© JUNGE FREIHEIT Verlag GmbH & Co.  www.jungefreiheit.de    49/01 30. November 2001


Wehrmacht und Afghanistan
Die Gesichter des Krieges
Dieter Stein

Wer ist nicht überrascht von der atemberaubenden Entwicklung im Krieg gegen Afghanistan. Ja, wir wissen, daß es „Krieg gegen den Terror“ heißen muß. So lautet die propagandistische Formel, die uns tagtäglich eingehämmert wird. Noch vor wenigen Wochen hieß es, die Taliban-Kämpfer erwiesen sich als erstaunlich zäh. Doch nun hat die „Nordallianz“ den Gegner überrannt und die alten Herrscher bis auf einen südlichen Teil zürückgetrieben.

Hat Peter Scholl-Latour unrecht gehabt, als er in der JUNGEN FREIHEIT kurz nach den Anschlägen vom 11. September äußerte, die Amerikaner werden „aller Voraussicht nach ihren Feldzug nicht gewinnen“? Wie es jetzt aussieht, hatten sie Erfolg mit ihrem ununterbrochenen Bombardement des Landes am Hindukusch.

Aber wir können auch gar nicht sehen, was dort wirklich passiert. Es gibt eine, besonders von amerikanischen Medien betriebene (Selbst-) Zensur, die verhindert, daß Bilder gezeigt werden, die die Zweischneidigkeit dieses Krieges vor Augen führen. Bilder, die zeigen, wie sehr die Bestialität der afghanischen Kämpfer jenseits europäischer Vorstellungskraft liegt.

Da eröffnet just dieser Tage die überarbeitete Wehrmachtsausstellung ihre Pforten. In dezenterer, subitiler Weise werden die deutsche Armee des Zweiten Weltkrieges und ihre Soldaten unter den Verdacht eines „Vernichtungskrieges“ gesetzt. Konsequenzlos scheint diese Art der Geschichtsbewältigung, wenn dieselben, die diese Ausstellung und ihre Intentionen begrüßen, deutsche Soldaten partout in einen Krieg schicken wollen, in dem westliche Armeen Truppen unterstützen, die sich über die Vorwürfe gegen die Wehrmachtssoldaten amüsieren würden, weil sie es gewohnt sind, einen Krieg ohne Rücksicht auf so etwas aus ihrer Sicht Sentimentales wie die Genfer Konvention zu führen. Die Bilder sehen wir nicht.

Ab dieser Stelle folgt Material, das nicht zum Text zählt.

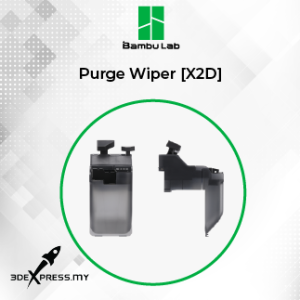 Bambu Lab Spare Parts Purge Wiper - [X2D]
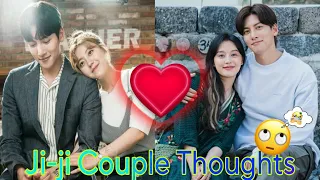 Ji Chang Wook & Nam Ji Hyun Thoughts 2023....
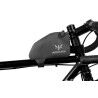 Apidura Expedition 1.0 Top Tube Pack - Bolsa quadrada bicicleta | Hardloop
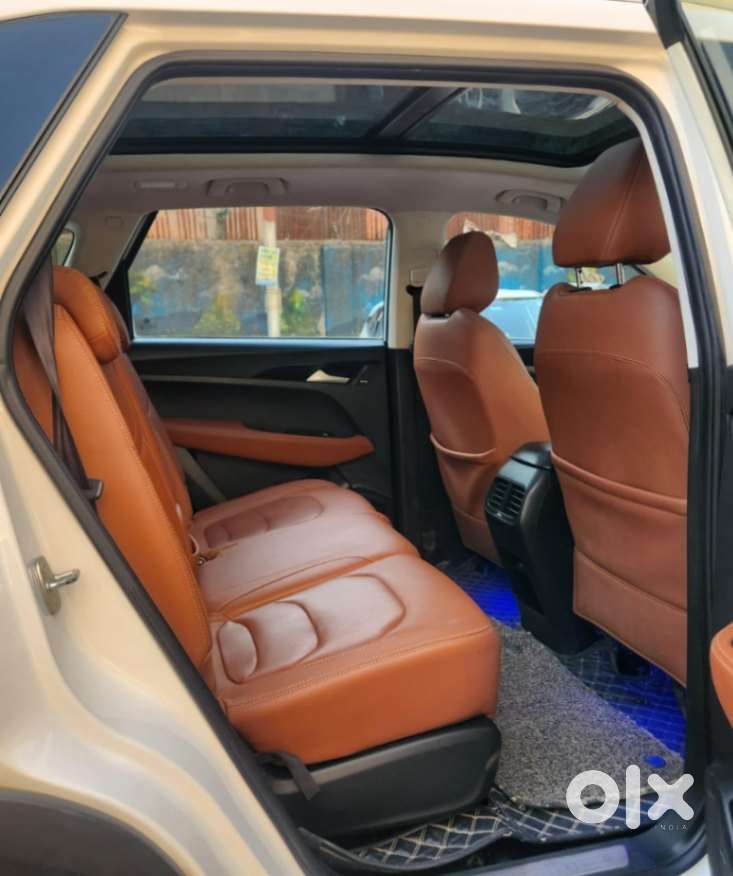 Mg Hector Plus 2.0 Style Diesel Tubo 7 Str, 2021, Diesel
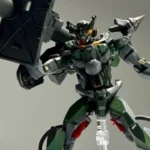 Custom Gundam GQuuuuuuX Test Type Myniatures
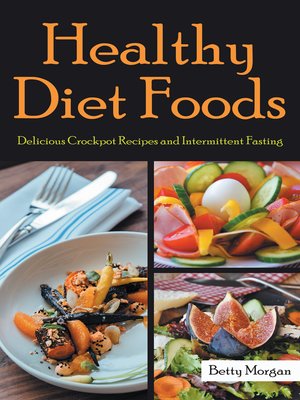 cover image of Healthy Diet Foods
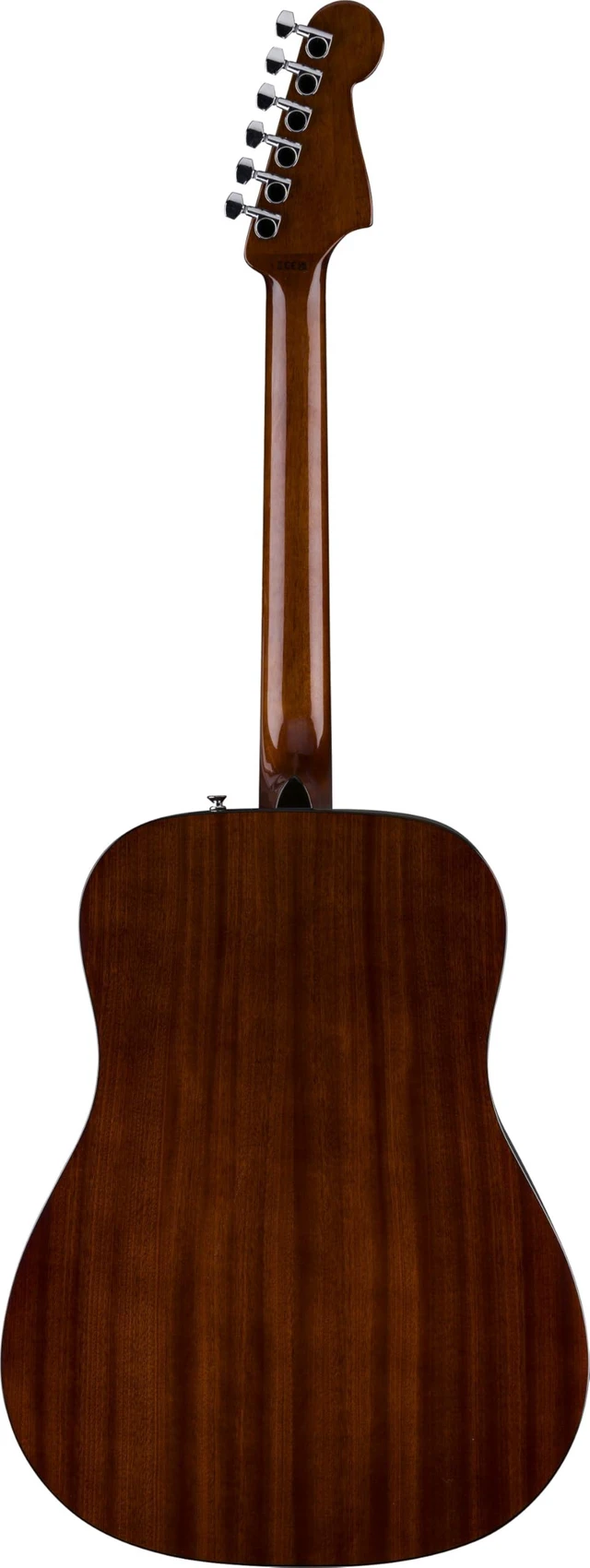 Alt view image 2 of 6 - California Standard Redondo Left-Handed, Spruce Top, Black Pickguard, Natural | Natural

Die Ritterlichkeit zwischen deutschen Soldaten auf der einen und polnischen oder russischen Soldaten auf der anderen Seite, die trotz schwerer Verfehlungen und Verletzungen des Kriegsvölkerrechts überwog und die nach seriöser Forschung wohlgemerkt weniger der deutschen Seite, sondern in erdrückender Zahl der sowjetischen Seite anzulasten ist, mutet idyllisch an gegenüber den archaischen Riten, die sich in Afghanistan Bahn brechen. Nur: hiervon erfahren wir nur in Ansätzen. Die Bilder sehen wir nicht.

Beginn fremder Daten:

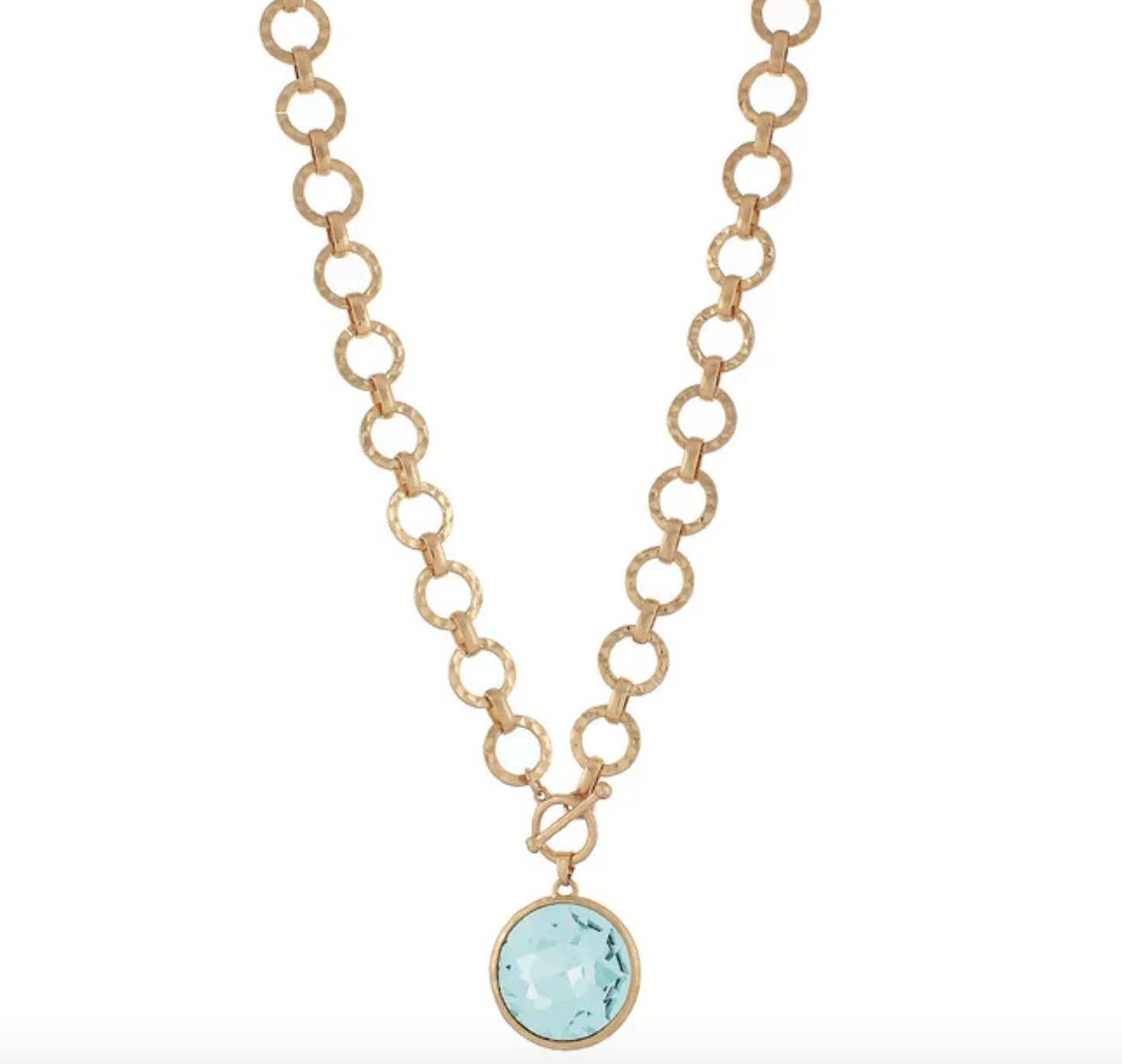 Prism Link Necklace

Da ist beispielsweise von einem Aufstand im afghanischen Masar-i-Scharif die Rede, bei dem 500 Gefangene der Taliban in einer Meuterei versuchten, die Gewalt an sich zu reißen. Sie sollen durch Jagdbomber, Panzer und Gewehrfeuer niedergemacht worden sein, bis zum letzten Mann.

Wenn einem die jeweils neue afghanische Regierung unbequem zu werden droht, kann man gegebenenfalls die posthum aufgewärmten Kriegsverbrechen von „Nordallianz“-Kämpfern verwenden, um politischen Druck auszuüben. Zum Beispiel, falls amerikanische Ölkonzerne nicht zügig Baugenehmigungen für Pipelines erhalten.